Różę kupowałam w donicy, dobrze ukorzenioną, może dlatego tak szybko poszła w górę.
Możliwe. Albo jej tak dobrze u Ciebie, wiele Twoich róż rośnie jak na przysłowiowych drożdżach .
Porównując je z różami w innych ogrodach są daleko z przodu.
Witam, myślałam, że szybko przebiegnę przez Twój, Ewo, ogród ale nie, musiałam zatrzymać się w wielu miejscach i podziwiać: a to róże/Lagunę najbardziej/, a to hortensje, a to wiciokrzew i tak po kolei.
Będę tu wracać
A przy ciurkadełku widziałabym jakąś zieloną plamę
Doczytałam........ do końca.... muszę sobie odsapnąć, odpocząć....uspokoić się, bo nie da sie mieć wszystkiego...... piękny ogród różany.....
Zadam tylko jedno pytanie...jakie róże polecasz na pergolę i jako takie krzew??? Proszę o róże nie wymagające okrywania na zime.... To samo muszę pytanie zadać drugiej specjalistce od róż Ani......

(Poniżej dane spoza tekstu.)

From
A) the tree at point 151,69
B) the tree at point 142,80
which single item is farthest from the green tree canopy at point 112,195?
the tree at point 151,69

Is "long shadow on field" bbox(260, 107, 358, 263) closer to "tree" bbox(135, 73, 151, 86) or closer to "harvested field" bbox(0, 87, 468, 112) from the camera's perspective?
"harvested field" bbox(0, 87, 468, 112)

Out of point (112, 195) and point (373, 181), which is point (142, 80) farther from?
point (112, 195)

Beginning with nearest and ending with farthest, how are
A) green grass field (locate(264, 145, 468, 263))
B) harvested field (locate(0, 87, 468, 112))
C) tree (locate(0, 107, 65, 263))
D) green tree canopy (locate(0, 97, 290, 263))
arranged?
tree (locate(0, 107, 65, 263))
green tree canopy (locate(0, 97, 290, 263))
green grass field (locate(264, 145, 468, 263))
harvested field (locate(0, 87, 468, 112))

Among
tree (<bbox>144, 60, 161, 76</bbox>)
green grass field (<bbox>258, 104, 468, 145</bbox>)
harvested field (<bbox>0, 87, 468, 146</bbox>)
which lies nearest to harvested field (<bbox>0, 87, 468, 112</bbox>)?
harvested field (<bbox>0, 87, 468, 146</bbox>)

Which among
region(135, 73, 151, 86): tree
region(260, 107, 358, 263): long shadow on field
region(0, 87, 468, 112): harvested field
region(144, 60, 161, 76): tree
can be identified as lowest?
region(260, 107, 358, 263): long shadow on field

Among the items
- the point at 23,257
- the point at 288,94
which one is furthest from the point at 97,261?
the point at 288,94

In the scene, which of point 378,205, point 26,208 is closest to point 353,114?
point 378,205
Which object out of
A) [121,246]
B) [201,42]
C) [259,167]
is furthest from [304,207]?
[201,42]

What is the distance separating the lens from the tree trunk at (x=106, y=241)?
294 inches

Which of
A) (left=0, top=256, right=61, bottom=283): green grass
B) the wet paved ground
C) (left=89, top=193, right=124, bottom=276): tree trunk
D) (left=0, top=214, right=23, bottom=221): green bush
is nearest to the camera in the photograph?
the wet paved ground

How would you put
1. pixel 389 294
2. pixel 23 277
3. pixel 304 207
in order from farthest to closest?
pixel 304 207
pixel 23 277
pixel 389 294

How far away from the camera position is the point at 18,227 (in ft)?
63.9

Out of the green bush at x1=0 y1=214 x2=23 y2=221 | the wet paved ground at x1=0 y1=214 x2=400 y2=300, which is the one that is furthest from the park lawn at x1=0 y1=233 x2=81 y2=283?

Pieknie, pięknie i tak poukładane wszystko .... To była miła uczta dla oka
Ewo , zaglądnęłam na pierwszą stronę wątku, a potem nie mogłam się oderwać od komputera. Piękny ogród z charakterem, część różana oszałamiająca,pomysł z przejściem, futką i różą oraz jego wykonanie znakomite .
Gratuluję Jasia
Witam serdecznie,Ewo róża Tuscany pięknie pachnie piszesz,a proszę powiedz mi to jest rabatowa odmiana czy wielkokwiatowa ,czy jeszcze inna odmiana ???Dziękuję z góry za odpowiedź Pozdrawiam.
Witaj Anuś
No nie da się mieć wszystkiego to prawda, ja oglądając każdy ogród myślę sobie, to chciałaby mieć i to i to, no ale jak to zrobić, ogród nie jest z gumy.. Ale Ty masz mnóstwo miejsca!
Róże zasadź jak najbardziej, wpasują się świetnie w charakter Twojego ogrodu
Na pergolę polecam Lagunę zdecydowanie, szybko rośnie, ma mnóstwo kwiatów, błyszczące liście, kwiaty pięknie pachną. Ja jej nie okrywam wcale i daje radę, nie przemarzają nawet najwyższe pędy.
Jako krzew, jakąś angielkę, może Mary Rose, rosną przed pergolą, pokazywałam zdjęcia i pisałam o niej gdzieś na początku wątku. Angielki są odporne na przemarzanie, a ta kwitnie prawie cały sezon, najwcześniej zaczyna i najpóźniej kończy. Jeśli chcesz żółtą, to może Graham Thomas, też angielka, też nie przemarza, kwitnie do przymrozków ( Graham ma piękną prezentację w wątku żółte róże)
Z nowych róż Cinderella, pisałam o niej, jakieś 4 strony wcześniej, ma mniejsze kwiaty, ale też mnóstwo też długo kwitnie, nie przemarza i jest wyjątkowo zdrowa, nie chorowała jeszcze u mnie wcale. Angielki czasem łapią czarną plamistość, pod koniec sezonu.
Jasiu dziękuję za miłe słowa Mnie z kolei bardzo podoba się Twój klimatyczny, zaczarowany ogród! Masz przepiękną kolekcję róż, a wylewające się na chodnik kwiaty z przedogródka, miodzio!